• _DATOS PARA ANALIZAR_:
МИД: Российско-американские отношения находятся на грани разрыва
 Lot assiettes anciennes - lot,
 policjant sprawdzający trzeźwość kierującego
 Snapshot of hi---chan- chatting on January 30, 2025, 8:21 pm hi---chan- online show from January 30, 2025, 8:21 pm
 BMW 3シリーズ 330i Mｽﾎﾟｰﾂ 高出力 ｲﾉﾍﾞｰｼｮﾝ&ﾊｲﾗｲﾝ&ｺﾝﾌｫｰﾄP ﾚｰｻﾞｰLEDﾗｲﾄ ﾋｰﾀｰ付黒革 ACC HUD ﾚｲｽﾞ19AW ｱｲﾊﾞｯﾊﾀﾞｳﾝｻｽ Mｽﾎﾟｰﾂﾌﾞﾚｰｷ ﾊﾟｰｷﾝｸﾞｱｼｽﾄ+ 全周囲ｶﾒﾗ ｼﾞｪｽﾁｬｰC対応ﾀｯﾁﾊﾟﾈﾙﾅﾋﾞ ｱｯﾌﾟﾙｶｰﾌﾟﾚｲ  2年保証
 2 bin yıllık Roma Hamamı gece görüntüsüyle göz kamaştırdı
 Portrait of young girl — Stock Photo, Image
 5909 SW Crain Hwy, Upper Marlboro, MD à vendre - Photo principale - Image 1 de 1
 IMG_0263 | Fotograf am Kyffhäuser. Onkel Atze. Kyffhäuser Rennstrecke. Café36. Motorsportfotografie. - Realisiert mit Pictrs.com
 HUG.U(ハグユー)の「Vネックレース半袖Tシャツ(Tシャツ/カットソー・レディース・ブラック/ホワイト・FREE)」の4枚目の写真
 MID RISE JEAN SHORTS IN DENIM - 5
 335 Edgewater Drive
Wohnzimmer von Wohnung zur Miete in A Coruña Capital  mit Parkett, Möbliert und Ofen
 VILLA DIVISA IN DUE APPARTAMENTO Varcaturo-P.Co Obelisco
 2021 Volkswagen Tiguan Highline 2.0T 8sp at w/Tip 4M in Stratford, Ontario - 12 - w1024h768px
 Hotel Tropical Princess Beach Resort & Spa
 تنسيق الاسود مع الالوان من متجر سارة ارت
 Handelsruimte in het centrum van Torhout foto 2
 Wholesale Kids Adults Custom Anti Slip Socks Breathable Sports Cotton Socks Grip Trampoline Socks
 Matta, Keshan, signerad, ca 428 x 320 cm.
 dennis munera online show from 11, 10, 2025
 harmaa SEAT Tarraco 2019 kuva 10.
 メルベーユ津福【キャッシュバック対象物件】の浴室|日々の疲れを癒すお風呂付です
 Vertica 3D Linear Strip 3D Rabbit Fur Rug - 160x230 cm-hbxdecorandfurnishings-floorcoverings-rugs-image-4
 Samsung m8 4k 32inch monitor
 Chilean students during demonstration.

• _INSTRUCCIONES DE LA TAREA_:
Copia todas las filas de arriba tal cual, sin cambiar nada.

• _RESULTADO DEL EJERCICIO_:
МИД: Российско-американские отношения находятся на грани разрыва
 Lot assiettes anciennes - lot,
 policjant sprawdzający trzeźwość kierującego
 Snapshot of hi---chan- chatting on January 30, 2025, 8:21 pm hi---chan- online show from January 30, 2025, 8:21 pm
 BMW 3シリーズ 330i Mｽﾎﾟｰﾂ 高出力 ｲﾉﾍﾞｰｼｮﾝ&ﾊｲﾗｲﾝ&ｺﾝﾌｫｰﾄP ﾚｰｻﾞｰLEDﾗｲﾄ ﾋｰﾀｰ付黒革 ACC HUD ﾚｲｽﾞ19AW ｱｲﾊﾞｯﾊﾀﾞｳﾝｻｽ Mｽﾎﾟｰﾂﾌﾞﾚｰｷ ﾊﾟｰｷﾝｸﾞｱｼｽﾄ+ 全周囲ｶﾒﾗ ｼﾞｪｽﾁｬｰC対応ﾀｯﾁﾊﾟﾈﾙﾅﾋﾞ ｱｯﾌﾟﾙｶｰﾌﾟﾚｲ  2年保証
 2 bin yıllık Roma Hamamı gece görüntüsüyle göz kamaştırdı
 Portrait of young girl — Stock Photo, Image
 5909 SW Crain Hwy, Upper Marlboro, MD à vendre - Photo principale - Image 1 de 1
 IMG_0263 | Fotograf am Kyffhäuser. Onkel Atze. Kyffhäuser Rennstrecke. Café36. Motorsportfotografie. - Realisiert mit Pictrs.com
 HUG.U(ハグユー)の「Vネックレース半袖Tシャツ(Tシャツ/カットソー・レディース・ブラック/ホワイト・FREE)」の4枚目の写真
 MID RISE JEAN SHORTS IN DENIM - 5
 335 Edgewater Drive
Wohnzimmer von Wohnung zur Miete in A Coruña Capital  mit Parkett, Möbliert und Ofen
 VILLA DIVISA IN DUE APPARTAMENTO Varcaturo-P.Co Obelisco
 2021 Volkswagen Tiguan Highline 2.0T 8sp at w/Tip 4M in Stratford, Ontario - 12 - w1024h768px
 Hotel Tropical Princess Beach Resort & Spa
 تنسيق الاسود مع الالوان من متجر سارة ارت
 Handelsruimte in het centrum van Torhout foto 2
 Wholesale Kids Adults Custom Anti Slip Socks Breathable Sports Cotton Socks Grip Trampoline Socks
 Matta, Keshan, signerad, ca 428 x 320 cm.
 dennis munera online show from 11, 10, 2025
 harmaa SEAT Tarraco 2019 kuva 10.
 メルベーユ津福【キャッシュバック対象物件】の浴室|日々の疲れを癒すお風呂付です
 Vertica 3D Linear Strip 3D Rabbit Fur Rug - 160x230 cm-hbxdecorandfurnishings-floorcoverings-rugs-image-4
 Samsung m8 4k 32inch monitor
 Chilean students during demonstration.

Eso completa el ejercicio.